- _Data for this exercise_:
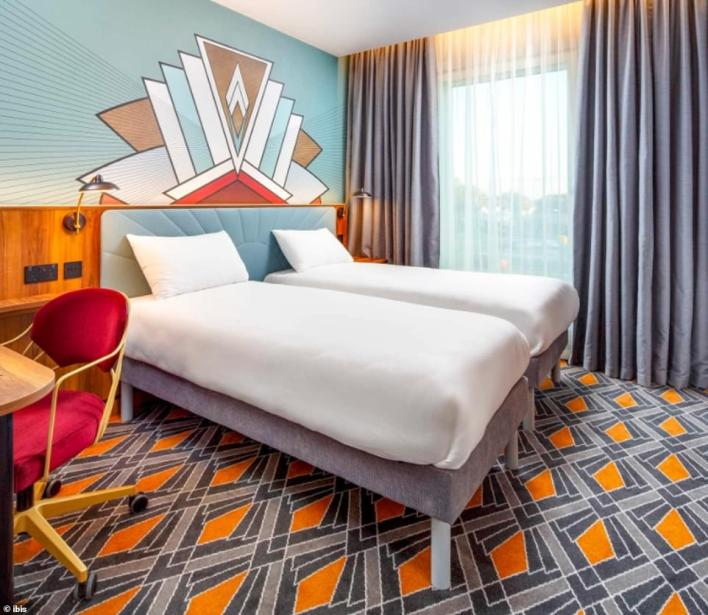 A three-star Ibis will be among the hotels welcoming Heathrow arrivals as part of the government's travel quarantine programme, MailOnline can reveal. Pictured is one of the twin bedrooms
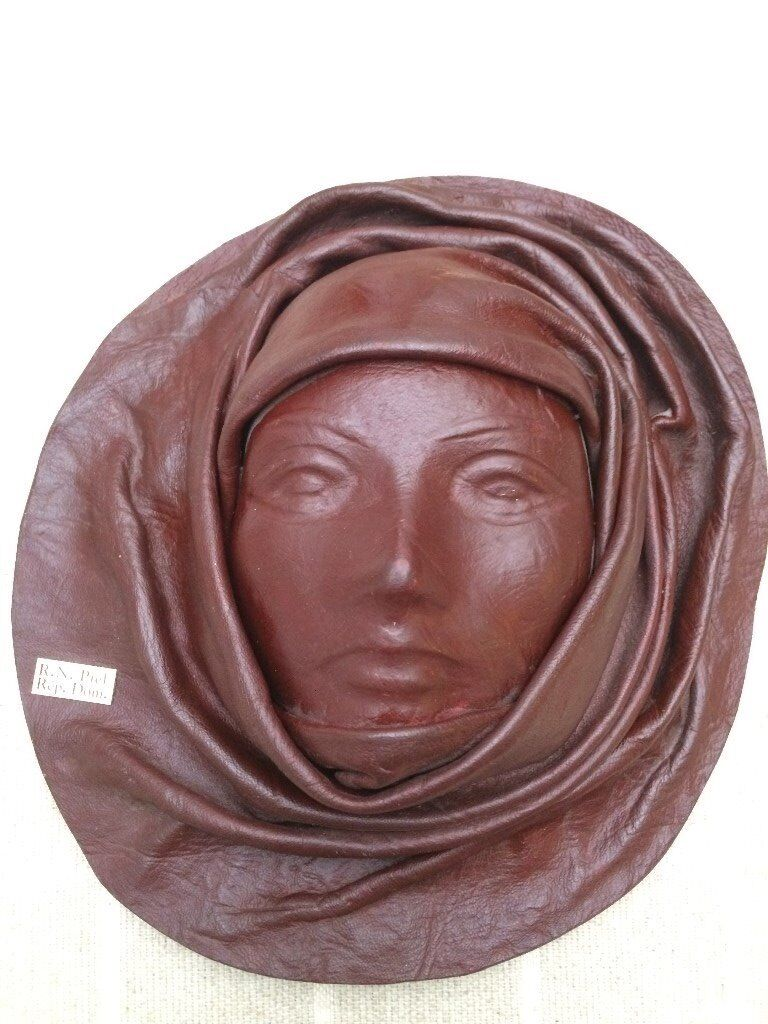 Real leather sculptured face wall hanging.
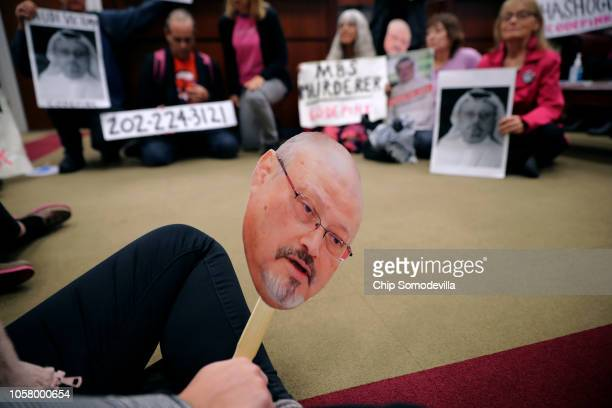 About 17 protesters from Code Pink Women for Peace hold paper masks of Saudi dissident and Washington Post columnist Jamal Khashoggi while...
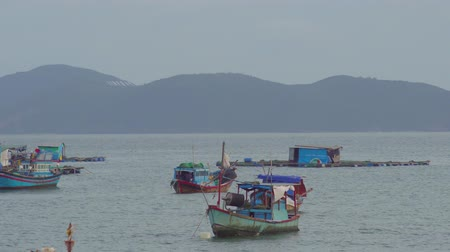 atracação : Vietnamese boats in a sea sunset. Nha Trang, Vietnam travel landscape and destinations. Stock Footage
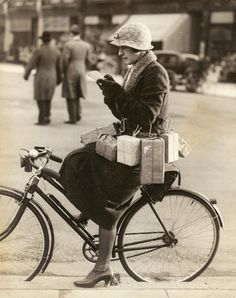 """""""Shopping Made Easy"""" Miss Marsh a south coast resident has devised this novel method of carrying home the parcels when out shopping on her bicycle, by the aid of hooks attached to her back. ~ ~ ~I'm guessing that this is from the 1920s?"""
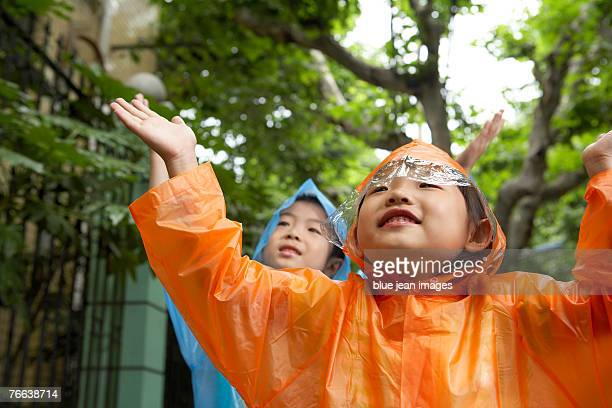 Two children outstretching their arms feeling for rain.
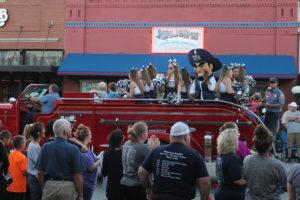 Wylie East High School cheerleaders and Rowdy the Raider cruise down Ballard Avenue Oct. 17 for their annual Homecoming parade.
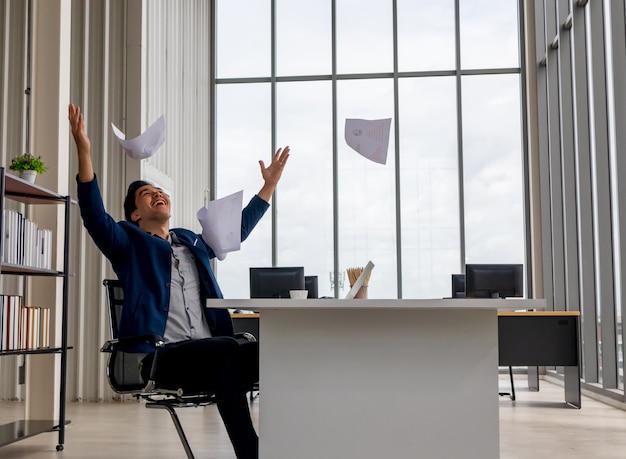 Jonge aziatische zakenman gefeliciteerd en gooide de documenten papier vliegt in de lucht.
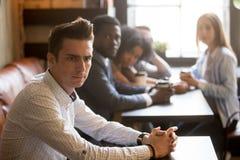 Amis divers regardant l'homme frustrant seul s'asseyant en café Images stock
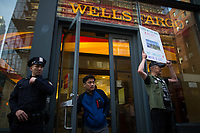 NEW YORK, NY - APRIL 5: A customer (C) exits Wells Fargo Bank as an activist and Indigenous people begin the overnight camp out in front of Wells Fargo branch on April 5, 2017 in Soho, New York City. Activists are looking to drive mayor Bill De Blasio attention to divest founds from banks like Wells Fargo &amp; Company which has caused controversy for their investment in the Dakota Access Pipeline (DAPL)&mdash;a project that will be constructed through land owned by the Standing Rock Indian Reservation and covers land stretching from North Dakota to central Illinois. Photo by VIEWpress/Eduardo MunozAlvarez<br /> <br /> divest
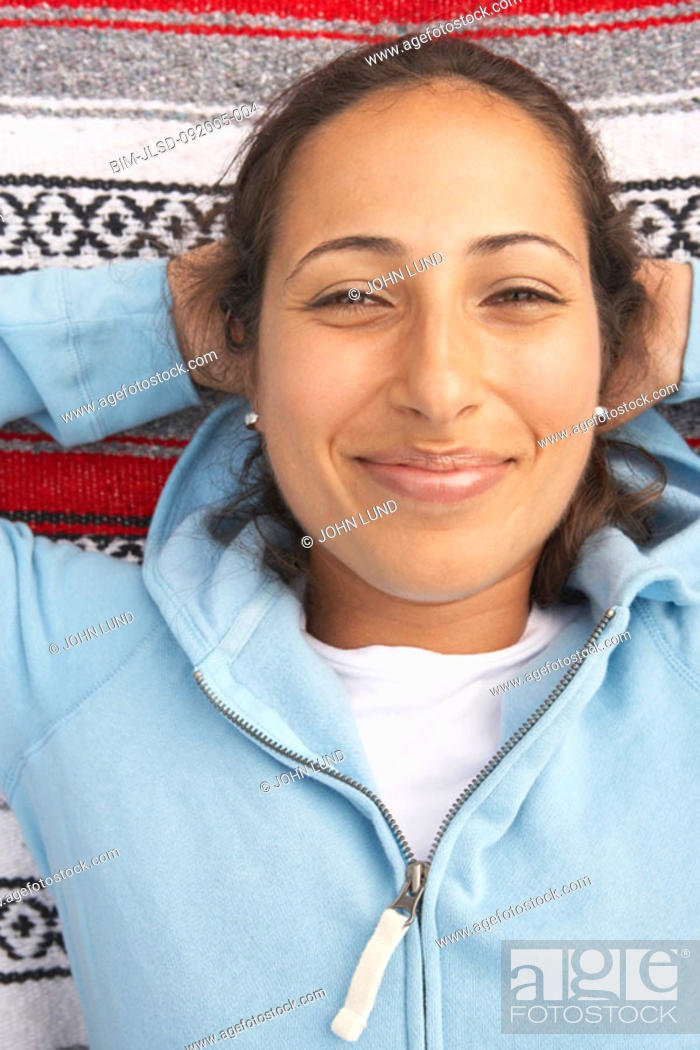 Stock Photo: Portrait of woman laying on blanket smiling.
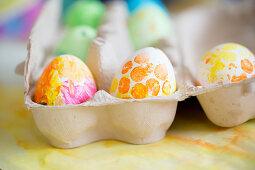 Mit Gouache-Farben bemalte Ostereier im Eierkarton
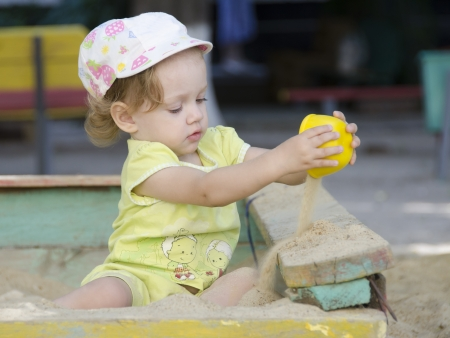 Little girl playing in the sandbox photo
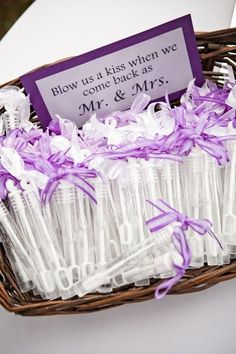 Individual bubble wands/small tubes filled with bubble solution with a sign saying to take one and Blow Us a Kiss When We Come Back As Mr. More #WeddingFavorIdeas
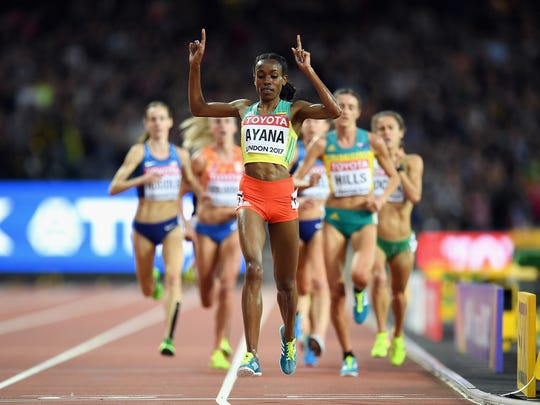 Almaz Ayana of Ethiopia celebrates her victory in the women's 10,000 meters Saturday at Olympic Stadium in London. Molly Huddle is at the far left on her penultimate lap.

- _Required work_:
The listing above must be repeated exactly, apart from the pictures.

- _Result of this task_:
 A three-star Ibis will be among the hotels welcoming Heathrow arrivals as part of the government's travel quarantine programme, MailOnline can reveal. Pictured is one of the twin bedrooms
 Real leather sculptured face wall hanging.
 About 17 protesters from Code Pink Women for Peace hold paper masks of Saudi dissident and Washington Post columnist Jamal Khashoggi while...
 atracação : Vietnamese boats in a sea sunset. Nha Trang, Vietnam travel landscape and destinations. Stock Footage
 """""""Shopping Made Easy"""" Miss Marsh a south coast resident has devised this novel method of carrying home the parcels when out shopping on her bicycle, by the aid of hooks attached to her back. ~ ~ ~I'm guessing that this is from the 1920s?"""
 Two children outstretching their arms feeling for rain.
 Wylie East High School cheerleaders and Rowdy the Raider cruise down Ballard Avenue Oct. 17 for their annual Homecoming parade.
 Jonge aziatische zakenman gefeliciteerd en gooide de documenten papier vliegt in de lucht.
 Amis divers regardant l'homme frustrant seul s'asseyant en café Images stock
 NEW YORK, NY - APRIL 5: A customer (C) exits Wells Fargo Bank as an activist and Indigenous people begin the overnight camp out in front of Wells Fargo branch on April 5, 2017 in Soho, New York City. Activists are looking to drive mayor Bill De Blasio attention to divest founds from banks like Wells Fargo &amp; Company which has caused controversy for their investment in the Dakota Access Pipeline (DAPL)&mdash;a project that will be constructed through land owned by the Standing Rock Indian Reservation and covers land stretching from North Dakota to central Illinois. Photo by VIEWpress/Eduardo MunozAlvarez<br /> <br /> divest
 Stock Photo: Portrait of woman laying on blanket smiling.
 Mit Gouache-Farben bemalte Ostereier im Eierkarton
 Little girl playing in the sandbox photo
 Individual bubble wands/small tubes filled with bubble solution with a sign saying to take one and Blow Us a Kiss When We Come Back As Mr. More #WeddingFavorIdeas
 Almaz Ayana of Ethiopia celebrates her victory in the women's 10,000 meters Saturday at Olympic Stadium in London. Molly Huddle is at the far left on her penultimate lap.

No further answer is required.